* PROMPT *
Reproduce the whole of the data exactly.

Saved data entries
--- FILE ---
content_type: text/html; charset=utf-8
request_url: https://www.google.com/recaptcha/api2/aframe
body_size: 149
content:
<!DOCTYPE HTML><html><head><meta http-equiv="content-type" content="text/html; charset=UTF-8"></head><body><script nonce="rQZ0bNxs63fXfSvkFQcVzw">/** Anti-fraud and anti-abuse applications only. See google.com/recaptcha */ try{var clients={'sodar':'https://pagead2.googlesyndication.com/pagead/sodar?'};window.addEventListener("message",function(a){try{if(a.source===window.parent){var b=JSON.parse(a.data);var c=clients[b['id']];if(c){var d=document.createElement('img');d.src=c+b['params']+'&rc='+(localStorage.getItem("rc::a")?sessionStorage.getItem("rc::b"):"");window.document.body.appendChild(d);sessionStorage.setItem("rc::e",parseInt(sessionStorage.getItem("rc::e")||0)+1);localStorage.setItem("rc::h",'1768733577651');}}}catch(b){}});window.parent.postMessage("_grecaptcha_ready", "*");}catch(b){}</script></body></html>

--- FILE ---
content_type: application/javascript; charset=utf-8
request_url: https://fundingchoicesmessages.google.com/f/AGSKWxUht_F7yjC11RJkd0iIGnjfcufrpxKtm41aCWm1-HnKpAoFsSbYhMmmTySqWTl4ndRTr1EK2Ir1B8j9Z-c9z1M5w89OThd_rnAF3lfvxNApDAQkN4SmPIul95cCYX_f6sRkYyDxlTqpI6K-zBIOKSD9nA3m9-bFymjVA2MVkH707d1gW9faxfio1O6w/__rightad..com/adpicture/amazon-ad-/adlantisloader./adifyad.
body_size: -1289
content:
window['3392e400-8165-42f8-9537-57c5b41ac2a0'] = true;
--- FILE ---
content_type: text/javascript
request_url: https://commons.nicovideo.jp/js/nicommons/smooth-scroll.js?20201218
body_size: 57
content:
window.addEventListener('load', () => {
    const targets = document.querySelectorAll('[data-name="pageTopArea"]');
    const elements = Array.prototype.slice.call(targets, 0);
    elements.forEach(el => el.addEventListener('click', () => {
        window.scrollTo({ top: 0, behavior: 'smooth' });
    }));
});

* RESPONSE BOX *
--- FILE ---
content_type: text/html; charset=utf-8
request_url: https://www.google.com/recaptcha/api2/aframe
body_size: 149
content:
<!DOCTYPE HTML><html><head><meta http-equiv="content-type" content="text/html; charset=UTF-8"></head><body><script nonce="rQZ0bNxs63fXfSvkFQcVzw">/** Anti-fraud and anti-abuse applications only. See google.com/recaptcha */ try{var clients={'sodar':'https://pagead2.googlesyndication.com/pagead/sodar?'};window.addEventListener("message",function(a){try{if(a.source===window.parent){var b=JSON.parse(a.data);var c=clients[b['id']];if(c){var d=document.createElement('img');d.src=c+b['params']+'&rc='+(localStorage.getItem("rc::a")?sessionStorage.getItem("rc::b"):"");window.document.body.appendChild(d);sessionStorage.setItem("rc::e",parseInt(sessionStorage.getItem("rc::e")||0)+1);localStorage.setItem("rc::h",'1768733577651');}}}catch(b){}});window.parent.postMessage("_grecaptcha_ready", "*");}catch(b){}</script></body></html>

--- FILE ---
content_type: application/javascript; charset=utf-8
request_url: https://fundingchoicesmessages.google.com/f/AGSKWxUht_F7yjC11RJkd0iIGnjfcufrpxKtm41aCWm1-HnKpAoFsSbYhMmmTySqWTl4ndRTr1EK2Ir1B8j9Z-c9z1M5w89OThd_rnAF3lfvxNApDAQkN4SmPIul95cCYX_f6sRkYyDxlTqpI6K-zBIOKSD9nA3m9-bFymjVA2MVkH707d1gW9faxfio1O6w/__rightad..com/adpicture/amazon-ad-/adlantisloader./adifyad.
body_size: -1289
content:
window['3392e400-8165-42f8-9537-57c5b41ac2a0'] = true;
--- FILE ---
content_type: text/javascript
request_url: https://commons.nicovideo.jp/js/nicommons/smooth-scroll.js?20201218
body_size: 57
content:
window.addEventListener('load', () => {
    const targets = document.querySelectorAll('[data-name="pageTopArea"]');
    const elements = Array.prototype.slice.call(targets, 0);
    elements.forEach(el => el.addEventListener('click', () => {
        window.scrollTo({ top: 0, behavior: 'smooth' });
    }));
});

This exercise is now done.